From: Дилян Палаузов
Subject: AC_PROG_CC’s recommendation for “: ${CFLAGS=""}”
Date: Fri, 08 Mar 2019 18:18:12 +0000
User-agent: Evolution 3.31.92

Hello,

the Autoconf manual states for “Macro: AC_PROG_CC ([compiler-search-list])”:

“If using the GNU C compiler, set shell variable GCC to ‘yes’. If output 
variable CFLAGS was not already set, set it to
-g -O2 for the GNU C compiler (-O2 on systems where GCC does not accept -g), or 
-g for other compilers. If your package
does not like this default, then it is acceptable to insert the line “: 
${CFLAGS=""}” after AC_INIT and before
AC_PROG_CC to select an empty default instead.”

The common pattern is, that 
• when CONFIG_SITE rules do not apply, calling “./configure” implies passing -g 
-O2 to the compiler
• when CONFIG_SITE rules do not apply, calling “CFLAGS=-flto” implies passing 
-flto but no -g -O2 to the compiler
• when CONFIG_SITE rules do apply, calling “./configure” implies CFLAGS 
specified in config.site

With “: ${CFLAGS=""}” the third bullet/expectation still applies, but not the 
first two.

So when one wants debug information in all self-compiled autoconf-based 
packages, the user has to put CFLAGS=-g -O2 in
CONFIG_SITE.  Then it does not matter, if the package maintainer likes the 
default, the package is compiled with the
“default -g -O2”.

But if the user just calls ./configure without CONFIG_SITE, then the package 
maintainer is per documentation allowed to
tweak the default CFLAGS.

What is the rationale for this?

Usually I have CFLAGS=-O3 -flto in CONFIG_SITE and when I want to have debug 
information, I remove the overwriting from
CONFIG_SITE.  Reading the documentation this does not seem to be the right way 
to have debug information in a package, I
am supposed to add -g in CFLAGS in CONFIG_SITE.
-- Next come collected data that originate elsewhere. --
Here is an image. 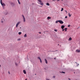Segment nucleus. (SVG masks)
<instances>
[{
	"instance_id": "1",
	"label": "nucleus",
	"mask_w": 80,
	"mask_h": 80,
	"mask_svg": "<svg viewBox=\"0 0 80 80\" xmlns=\"http://www.w3.org/2000/svg\"><path fill=\"white\" fill-rule=\"evenodd\" d=\"M58 22L60 23L61 24H63V22L62 20H58Z\"/></svg>"
},
{
	"instance_id": "2",
	"label": "nucleus",
	"mask_w": 80,
	"mask_h": 80,
	"mask_svg": "<svg viewBox=\"0 0 80 80\" xmlns=\"http://www.w3.org/2000/svg\"><path fill=\"white\" fill-rule=\"evenodd\" d=\"M0 3L2 6H5V3H3L2 2H1Z\"/></svg>"
},
{
	"instance_id": "3",
	"label": "nucleus",
	"mask_w": 80,
	"mask_h": 80,
	"mask_svg": "<svg viewBox=\"0 0 80 80\" xmlns=\"http://www.w3.org/2000/svg\"><path fill=\"white\" fill-rule=\"evenodd\" d=\"M76 52H77L78 53H80V49L78 50L77 49L76 51Z\"/></svg>"
},
{
	"instance_id": "4",
	"label": "nucleus",
	"mask_w": 80,
	"mask_h": 80,
	"mask_svg": "<svg viewBox=\"0 0 80 80\" xmlns=\"http://www.w3.org/2000/svg\"><path fill=\"white\" fill-rule=\"evenodd\" d=\"M22 16L23 18V21H24V22H25V17H24V16H23V15H22Z\"/></svg>"
},
{
	"instance_id": "5",
	"label": "nucleus",
	"mask_w": 80,
	"mask_h": 80,
	"mask_svg": "<svg viewBox=\"0 0 80 80\" xmlns=\"http://www.w3.org/2000/svg\"><path fill=\"white\" fill-rule=\"evenodd\" d=\"M19 23H20V22H18V23L16 24V27H18V25L19 24Z\"/></svg>"
},
{
	"instance_id": "6",
	"label": "nucleus",
	"mask_w": 80,
	"mask_h": 80,
	"mask_svg": "<svg viewBox=\"0 0 80 80\" xmlns=\"http://www.w3.org/2000/svg\"><path fill=\"white\" fill-rule=\"evenodd\" d=\"M64 28H65V26L62 25L61 26V28H62V29H63Z\"/></svg>"
},
{
	"instance_id": "7",
	"label": "nucleus",
	"mask_w": 80,
	"mask_h": 80,
	"mask_svg": "<svg viewBox=\"0 0 80 80\" xmlns=\"http://www.w3.org/2000/svg\"><path fill=\"white\" fill-rule=\"evenodd\" d=\"M45 63H46V64H47L48 63V62H47V60L46 59H45Z\"/></svg>"
},
{
	"instance_id": "8",
	"label": "nucleus",
	"mask_w": 80,
	"mask_h": 80,
	"mask_svg": "<svg viewBox=\"0 0 80 80\" xmlns=\"http://www.w3.org/2000/svg\"><path fill=\"white\" fill-rule=\"evenodd\" d=\"M38 2H39L40 3H42V0H38Z\"/></svg>"
},
{
	"instance_id": "9",
	"label": "nucleus",
	"mask_w": 80,
	"mask_h": 80,
	"mask_svg": "<svg viewBox=\"0 0 80 80\" xmlns=\"http://www.w3.org/2000/svg\"><path fill=\"white\" fill-rule=\"evenodd\" d=\"M23 72L24 73V74H26V71H25V70H24L23 71Z\"/></svg>"
},
{
	"instance_id": "10",
	"label": "nucleus",
	"mask_w": 80,
	"mask_h": 80,
	"mask_svg": "<svg viewBox=\"0 0 80 80\" xmlns=\"http://www.w3.org/2000/svg\"><path fill=\"white\" fill-rule=\"evenodd\" d=\"M46 5H48V6H49V5H50V4H49V3L47 2L46 3Z\"/></svg>"
},
{
	"instance_id": "11",
	"label": "nucleus",
	"mask_w": 80,
	"mask_h": 80,
	"mask_svg": "<svg viewBox=\"0 0 80 80\" xmlns=\"http://www.w3.org/2000/svg\"><path fill=\"white\" fill-rule=\"evenodd\" d=\"M47 18L48 20H49V19H51V18L49 17H48Z\"/></svg>"
},
{
	"instance_id": "12",
	"label": "nucleus",
	"mask_w": 80,
	"mask_h": 80,
	"mask_svg": "<svg viewBox=\"0 0 80 80\" xmlns=\"http://www.w3.org/2000/svg\"><path fill=\"white\" fill-rule=\"evenodd\" d=\"M18 34L19 35H21L22 34V32H18Z\"/></svg>"
},
{
	"instance_id": "13",
	"label": "nucleus",
	"mask_w": 80,
	"mask_h": 80,
	"mask_svg": "<svg viewBox=\"0 0 80 80\" xmlns=\"http://www.w3.org/2000/svg\"><path fill=\"white\" fill-rule=\"evenodd\" d=\"M27 34H25V35H24V37H27Z\"/></svg>"
},
{
	"instance_id": "14",
	"label": "nucleus",
	"mask_w": 80,
	"mask_h": 80,
	"mask_svg": "<svg viewBox=\"0 0 80 80\" xmlns=\"http://www.w3.org/2000/svg\"><path fill=\"white\" fill-rule=\"evenodd\" d=\"M64 30H65V32H67V28H65L64 29Z\"/></svg>"
},
{
	"instance_id": "15",
	"label": "nucleus",
	"mask_w": 80,
	"mask_h": 80,
	"mask_svg": "<svg viewBox=\"0 0 80 80\" xmlns=\"http://www.w3.org/2000/svg\"><path fill=\"white\" fill-rule=\"evenodd\" d=\"M18 2L19 4H20V1H19V0H18Z\"/></svg>"
},
{
	"instance_id": "16",
	"label": "nucleus",
	"mask_w": 80,
	"mask_h": 80,
	"mask_svg": "<svg viewBox=\"0 0 80 80\" xmlns=\"http://www.w3.org/2000/svg\"><path fill=\"white\" fill-rule=\"evenodd\" d=\"M69 40H70H70H72V38H69Z\"/></svg>"
},
{
	"instance_id": "17",
	"label": "nucleus",
	"mask_w": 80,
	"mask_h": 80,
	"mask_svg": "<svg viewBox=\"0 0 80 80\" xmlns=\"http://www.w3.org/2000/svg\"><path fill=\"white\" fill-rule=\"evenodd\" d=\"M40 5H42L43 6V3H40Z\"/></svg>"
},
{
	"instance_id": "18",
	"label": "nucleus",
	"mask_w": 80,
	"mask_h": 80,
	"mask_svg": "<svg viewBox=\"0 0 80 80\" xmlns=\"http://www.w3.org/2000/svg\"><path fill=\"white\" fill-rule=\"evenodd\" d=\"M68 15L69 16V17H71V15H70V13H68Z\"/></svg>"
},
{
	"instance_id": "19",
	"label": "nucleus",
	"mask_w": 80,
	"mask_h": 80,
	"mask_svg": "<svg viewBox=\"0 0 80 80\" xmlns=\"http://www.w3.org/2000/svg\"><path fill=\"white\" fill-rule=\"evenodd\" d=\"M62 10H61V12H62V11H63V8H62Z\"/></svg>"
},
{
	"instance_id": "20",
	"label": "nucleus",
	"mask_w": 80,
	"mask_h": 80,
	"mask_svg": "<svg viewBox=\"0 0 80 80\" xmlns=\"http://www.w3.org/2000/svg\"><path fill=\"white\" fill-rule=\"evenodd\" d=\"M38 59L40 60H41V59L40 58V57H38Z\"/></svg>"
},
{
	"instance_id": "21",
	"label": "nucleus",
	"mask_w": 80,
	"mask_h": 80,
	"mask_svg": "<svg viewBox=\"0 0 80 80\" xmlns=\"http://www.w3.org/2000/svg\"><path fill=\"white\" fill-rule=\"evenodd\" d=\"M58 21H56V23H58Z\"/></svg>"
},
{
	"instance_id": "22",
	"label": "nucleus",
	"mask_w": 80,
	"mask_h": 80,
	"mask_svg": "<svg viewBox=\"0 0 80 80\" xmlns=\"http://www.w3.org/2000/svg\"><path fill=\"white\" fill-rule=\"evenodd\" d=\"M62 73H65V72H63V71L62 72Z\"/></svg>"
},
{
	"instance_id": "23",
	"label": "nucleus",
	"mask_w": 80,
	"mask_h": 80,
	"mask_svg": "<svg viewBox=\"0 0 80 80\" xmlns=\"http://www.w3.org/2000/svg\"><path fill=\"white\" fill-rule=\"evenodd\" d=\"M54 31H55V32H57V30H56V29H55L54 30Z\"/></svg>"
},
{
	"instance_id": "24",
	"label": "nucleus",
	"mask_w": 80,
	"mask_h": 80,
	"mask_svg": "<svg viewBox=\"0 0 80 80\" xmlns=\"http://www.w3.org/2000/svg\"><path fill=\"white\" fill-rule=\"evenodd\" d=\"M68 26V27H70V25H69Z\"/></svg>"
},
{
	"instance_id": "25",
	"label": "nucleus",
	"mask_w": 80,
	"mask_h": 80,
	"mask_svg": "<svg viewBox=\"0 0 80 80\" xmlns=\"http://www.w3.org/2000/svg\"><path fill=\"white\" fill-rule=\"evenodd\" d=\"M53 78H55V76H53Z\"/></svg>"
},
{
	"instance_id": "26",
	"label": "nucleus",
	"mask_w": 80,
	"mask_h": 80,
	"mask_svg": "<svg viewBox=\"0 0 80 80\" xmlns=\"http://www.w3.org/2000/svg\"><path fill=\"white\" fill-rule=\"evenodd\" d=\"M65 18H67V16H65Z\"/></svg>"
},
{
	"instance_id": "27",
	"label": "nucleus",
	"mask_w": 80,
	"mask_h": 80,
	"mask_svg": "<svg viewBox=\"0 0 80 80\" xmlns=\"http://www.w3.org/2000/svg\"><path fill=\"white\" fill-rule=\"evenodd\" d=\"M40 62L41 63H42V60L41 59L40 60Z\"/></svg>"
},
{
	"instance_id": "28",
	"label": "nucleus",
	"mask_w": 80,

Quite cumbersome… Posgresql goes beyond this by having “unset CFLAGS” in 
configure.in.  This is not much different than
: ${CFLAGS=""}, except it completely ignores CONFIG_SITE.  When compiling 
Postgresql CONFIG_SITE-users are supposed to
hack the resulting files and tweak them for LTO…

The documentation of Autoconf is supposed recommend common behavior of 
Autoconf-based packages, on which users can rely.